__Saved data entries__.
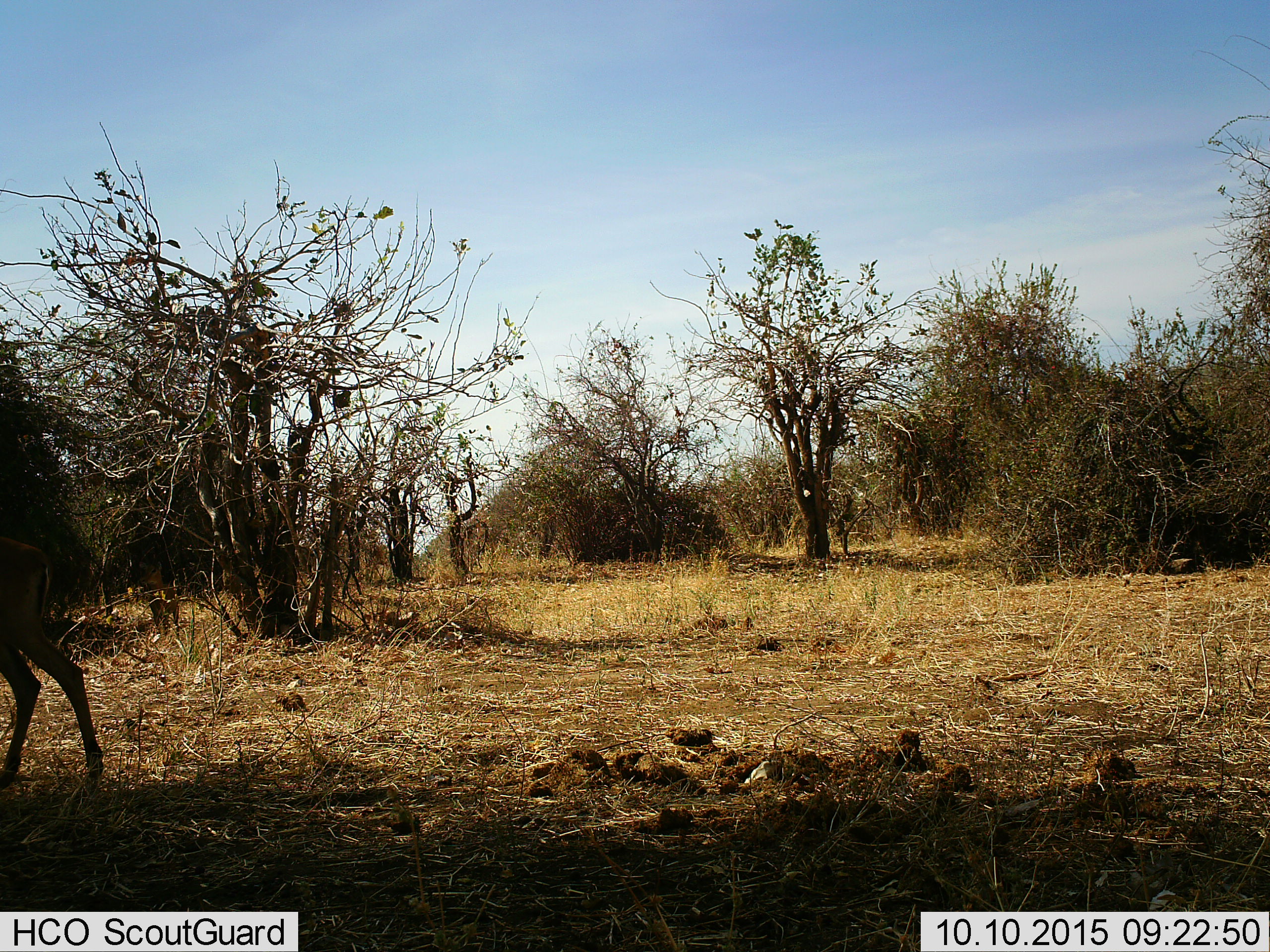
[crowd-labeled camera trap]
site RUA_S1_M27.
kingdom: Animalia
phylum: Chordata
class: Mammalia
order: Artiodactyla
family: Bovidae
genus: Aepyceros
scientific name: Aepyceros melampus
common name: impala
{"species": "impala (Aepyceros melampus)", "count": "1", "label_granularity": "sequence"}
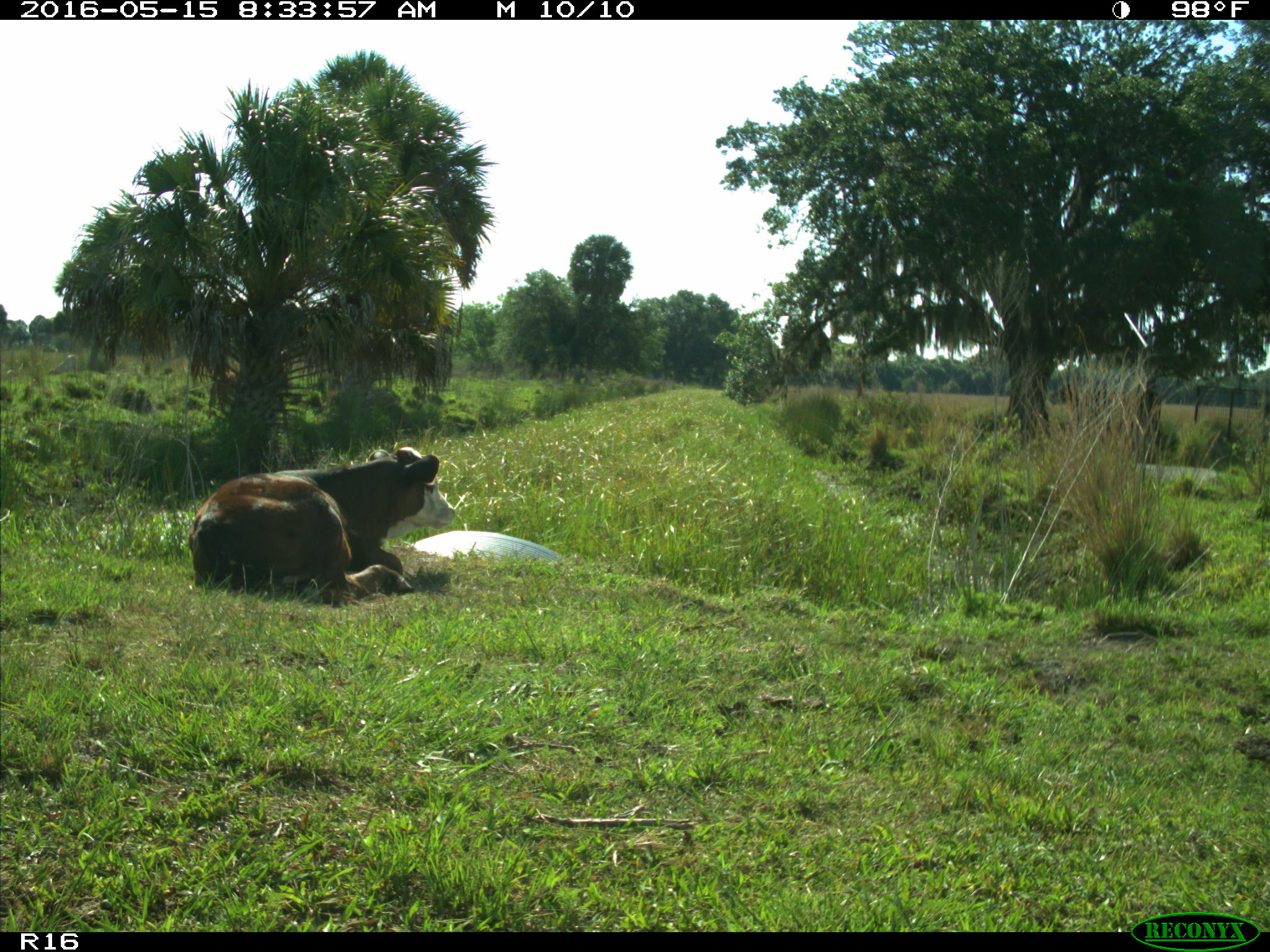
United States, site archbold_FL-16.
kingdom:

...

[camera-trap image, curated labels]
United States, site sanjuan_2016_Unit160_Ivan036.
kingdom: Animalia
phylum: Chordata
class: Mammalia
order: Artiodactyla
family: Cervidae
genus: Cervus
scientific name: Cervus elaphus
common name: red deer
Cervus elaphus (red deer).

...

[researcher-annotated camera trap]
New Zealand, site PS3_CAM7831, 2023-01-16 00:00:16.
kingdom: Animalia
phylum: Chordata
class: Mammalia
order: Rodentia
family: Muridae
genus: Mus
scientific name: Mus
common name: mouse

__TASK GOAL__. Would you filter the records and copy out each line containing "camera"?

__YOUR RESPONSE__.
[crowd-labeled camera trap]
[camera-trap image, curated labels]
[researcher-annotated camera trap]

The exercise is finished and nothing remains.